WASHINGTON – Top U.S. law enforcement, military and intelligence officials are expressing confidence in their ability to maintain the security of the upcoming presidential election, despite mounting evidence that several countries remain intent on meddling with the vote.
Officials have been bracing for some sort of attack on the election for nearly four years, ever since the U.S. intelligence community concluded Russia sought to interfere in the 2016 U.S. presidential election. But with less than 50 days until voters head to the polls on November 3, they say there are no signs Russia or anyone else is trying to hack critical election systems.
“We haven’t seen cyberattacks to date this year on voter registration databases or on any systems involved in primary voting,” FBI Director Christopher Wray said Wednesday at a virtual summit hosted by the U.S. Cybersecurity and Infrastructure Security Agency (CISA).
And despite describing the FBI’s efforts to protect critical U.S. systems as a “never-ending battle,” Wray said it appears precautions put in place since the 2016 election are paying off.
“To our knowledge, no foreign government has attempted to tamper with U.S. vote counts,” he said.
Speaking at a separate virtual conference Wednesday, the commander of the U.S. Cyber Command also sought to assure voters ahead of Election Day.
“I am very confident we will have a tremendous, continuing success based upon the work that has really come together across the interagency (government) and with our partners,” said General Paul Nakasone, who is also director of the National Security Agency.
These assessments are in line with others offered by high-ranking U.S. officials in recent weeks about the threat to the presidential election — that while U.S. adversaries such as China, Russia and Iran are seeking to interfere with the election, those efforts have yet to penetrate systems the country will rely on to conduct the vote.
“This will be the most secure election in modern history,” CISA Director Christopher Krebs said last week, repeating a phrase he has used numerous times since July.
As part of the efforts to secure the election, the U.S. government has been working with states to increase the number of sensors watching for malicious cyberactivity. More than 90% of the country’s voting precincts now have systems in place to ensure there is a paper record of every vote cast, just in case something goes wrong.
Senior officials have also downplayed concerns raised by President Donald Trump that an increased reliance on mail-in ballots due to the coronavirus pandemic could lead to “the most RIGGED Election in our nations (sic) history.”
“We have no information or intelligence that any nation-state threat actor is engaging in any kind of activity to undermine any part of the mail-in vote or ballots,” a senior U.S. intelligence official said last month, while briefing reporters on the condition of anonymity.
Yet while U.S. officials are confident in the country’s strengthened voting infrastructure, they remain concerned about how adversaries are aiming to alter the outcome of the election with influence campaigns and propaganda.
On Wednesday, Nakasone described influence operations as a threat that is only likely to get worse as technology continues to advance.
“Influence operations, just in general, for us will be one of the things that we’ll be dealing with not just every two or four years,” he said. “I think we’re going to see it in our diplomatic processes. We’re going to see it in warfare. We’re going to see it in sowing civil distrust in different countries.”
There are signs that China, Russia and Iran are ramping up their efforts.
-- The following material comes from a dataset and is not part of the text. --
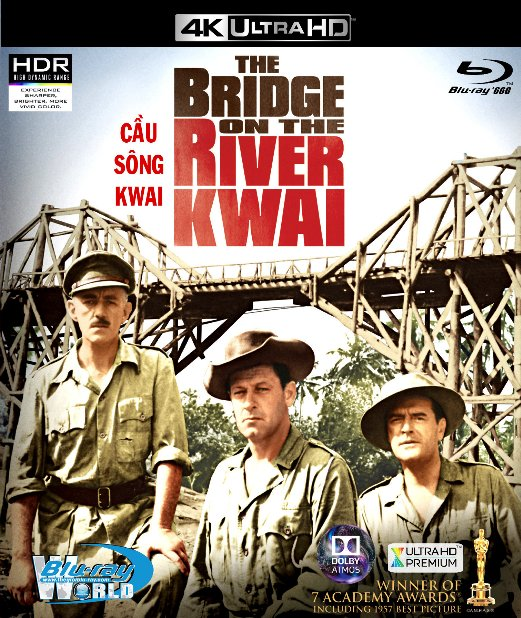 4KUHD-243. The Bridge on the River Kwai -  Cầu Sông Kwai 4K-66G (TRUE- HD 7.1 DOLBY ATMOS)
Last week, Microsoft announced it had uncovered evidence that hackers linked to all three suspect countries have been actively targeting Trump’s reelection campaign, as well as the campaign of his main challenger, former Vice President Joe Biden.
“Foreign activity groups have stepped up their efforts targeting the 2020 election as had been anticipated, and is consistent with what the U.S. government and others have reported,” Tom Burt, Microsoft corporate vice president for customer security, wrote in his blog last week.
“The majority of these attacks were detected and stopped by security tools built into our products,” he added.
Last month, William Evanina, director of the National Counterintelligence and Security Center, warned that China, Russia and Iran were all seeking to “undermine the American people’s confidence in our democratic process.”
In that rare public assessment, Evanina said Russia appeared intent on hurting the Biden campaign, while some Kremlin-linked actors were “seeking to boost President Trump’s candidacy on social media and Russian television.”
Evanina said both China and Iran appeared to favor Biden’s candidacy.
But despite the concerns, there are lingering questions about what type of impact the Chinese, Russian and Iranian influence operations will have on U.S. voters when they actually cast their ballots.
“Even if you can attribute an operation, even if you can really gather as much, it’s very hard to assess what the impact is,” said Daniel Kimmage, the principal deputy coordinator of the U.S. State Department’s Global Engagement Center. “It remains, I think, one of the outstanding challenges in this field.”